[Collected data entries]
::::::
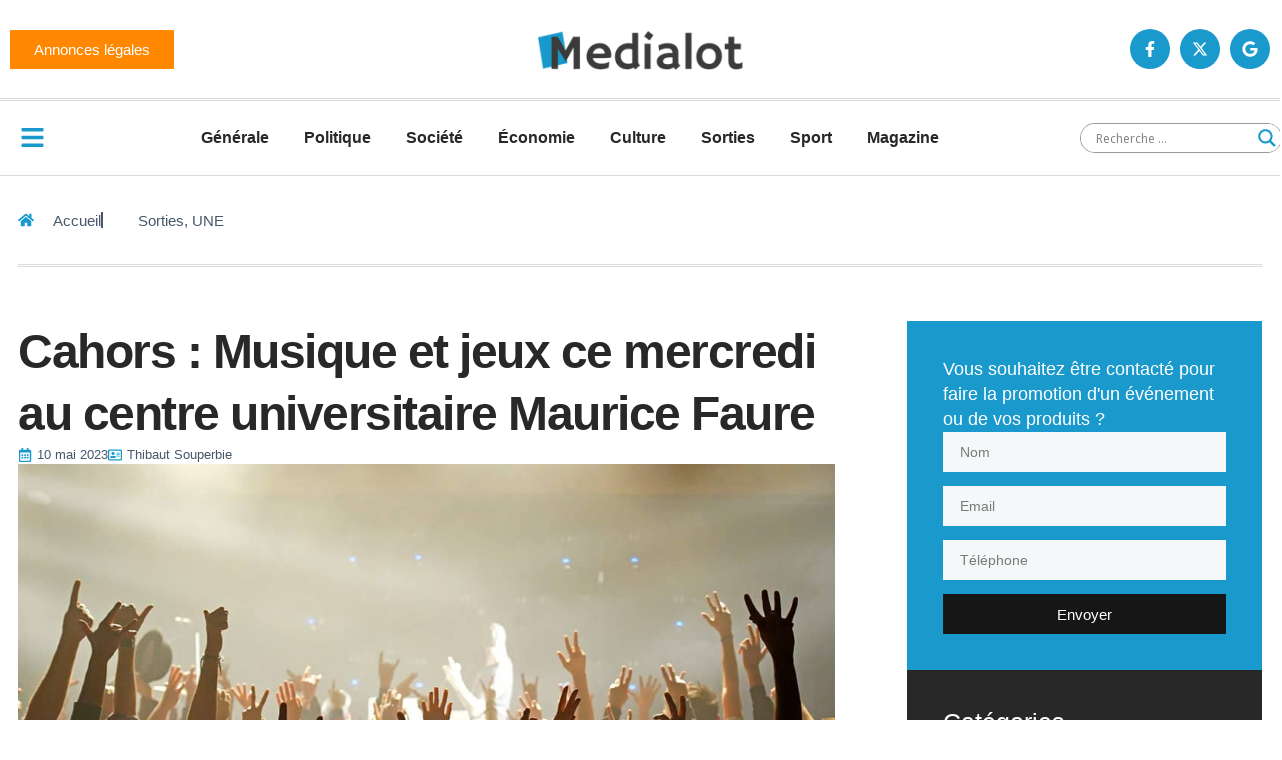

--- FILE ---
content_type: text/html; charset=UTF-8
request_url: https://medialot.fr/wp-admin/admin-ajax.php
body_size: 7
content:
{"post_id":133592,"counted":true,"storage":{"name":["pvc_visits[0]"],"value":["1769613593b133592"],"expiry":[1769613593]},"type":"post"}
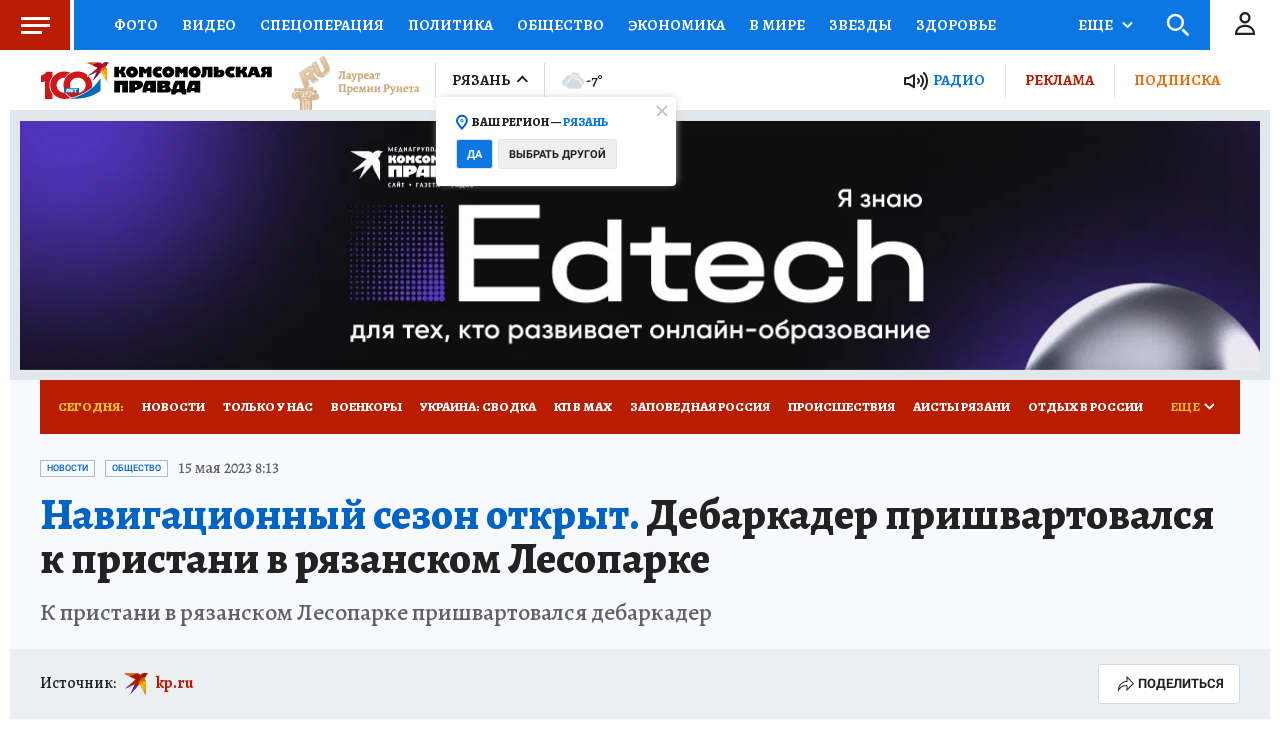

--- FILE ---
content_type: text/html
request_url: https://tns-counter.ru/nc01a**R%3Eundefined*kp_ru/ru/UTF-8/tmsec=kp_ru/843389226***
body_size: -72
content:
C8D17914696EE383X1768874883:C8D17914696EE383X1768874883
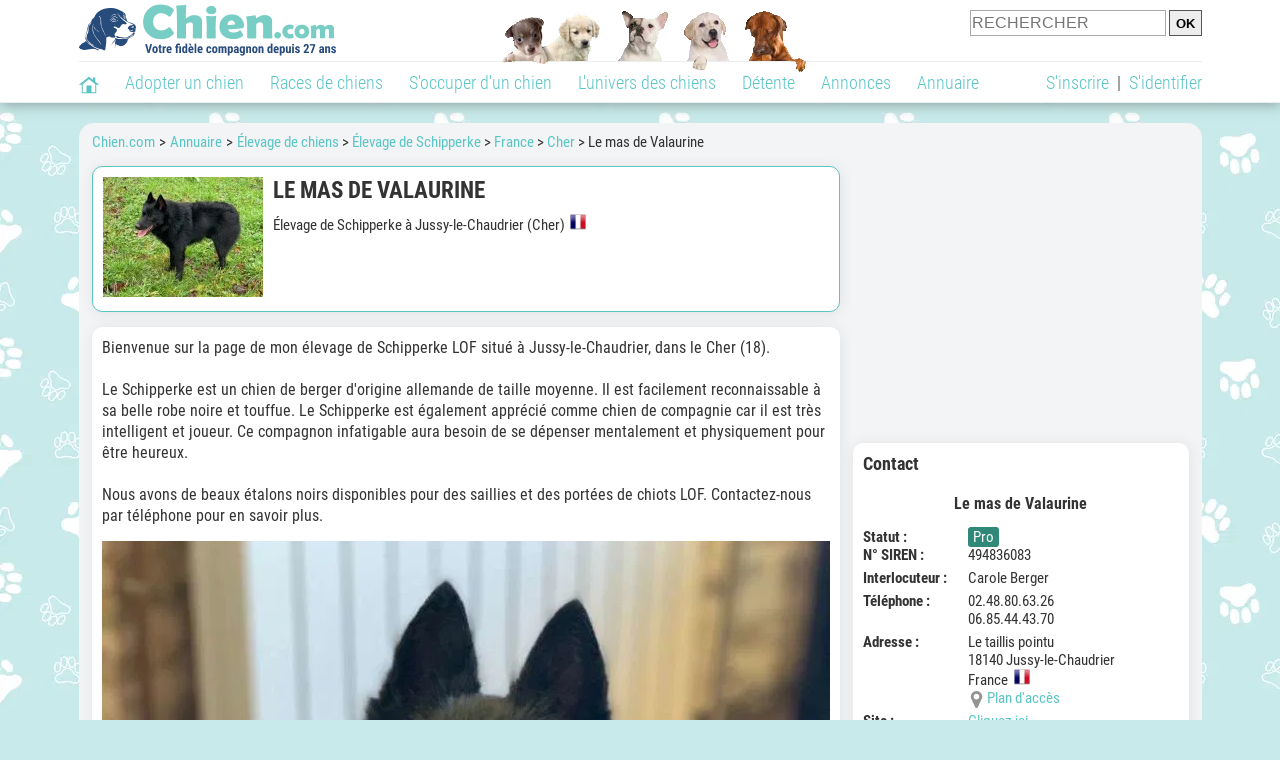

--- FILE ---
content_type: application/javascript; charset=utf-8
request_url: https://fundingchoicesmessages.google.com/f/AGSKWxWE6f843bFw1PAoDxL4J64NGc5BH0mOukEvSP0Ne7G-mBMfJWOBNgKn8HEaBBzKA_zZ9xyWg7N6k_kcJjO-9MsbuYMNSyE5r94mAK3R0MolaZ5CB9Je84WZuGyuC9M-aA8TTLMN-uCE4URdhLZVcap0S2xqyUle4hhUB0F0cilTzWlBMixPNQD_ktw6/_/as/gb?stid=/picAd.=pmd-advertising-_advertorials//yahooads.
body_size: -1288
content:
window['c10fbc30-e127-4596-ae52-d70fc37959bb'] = true;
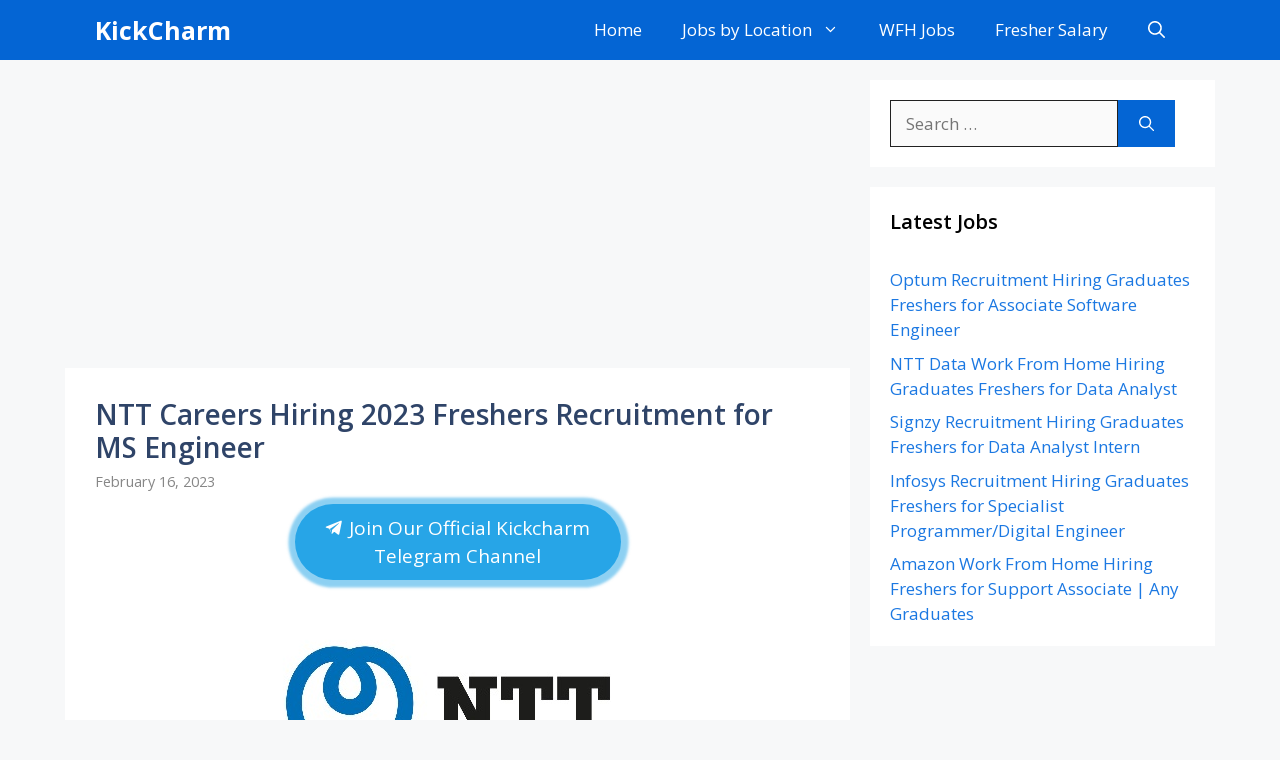

--- FILE ---
content_type: text/html; charset=utf-8
request_url: https://www.google.com/recaptcha/api2/aframe
body_size: 267
content:
<!DOCTYPE HTML><html><head><meta http-equiv="content-type" content="text/html; charset=UTF-8"></head><body><script nonce="ZxleTn_7YXo_MXgJ8410lg">/** Anti-fraud and anti-abuse applications only. See google.com/recaptcha */ try{var clients={'sodar':'https://pagead2.googlesyndication.com/pagead/sodar?'};window.addEventListener("message",function(a){try{if(a.source===window.parent){var b=JSON.parse(a.data);var c=clients[b['id']];if(c){var d=document.createElement('img');d.src=c+b['params']+'&rc='+(localStorage.getItem("rc::a")?sessionStorage.getItem("rc::b"):"");window.document.body.appendChild(d);sessionStorage.setItem("rc::e",parseInt(sessionStorage.getItem("rc::e")||0)+1);localStorage.setItem("rc::h",'1769143696038');}}}catch(b){}});window.parent.postMessage("_grecaptcha_ready", "*");}catch(b){}</script></body></html>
::::::
> _Problem to work on_
Across the records above, how many lines contain the word "text"? Please give that number alone.

> _Reply to the exercise_
4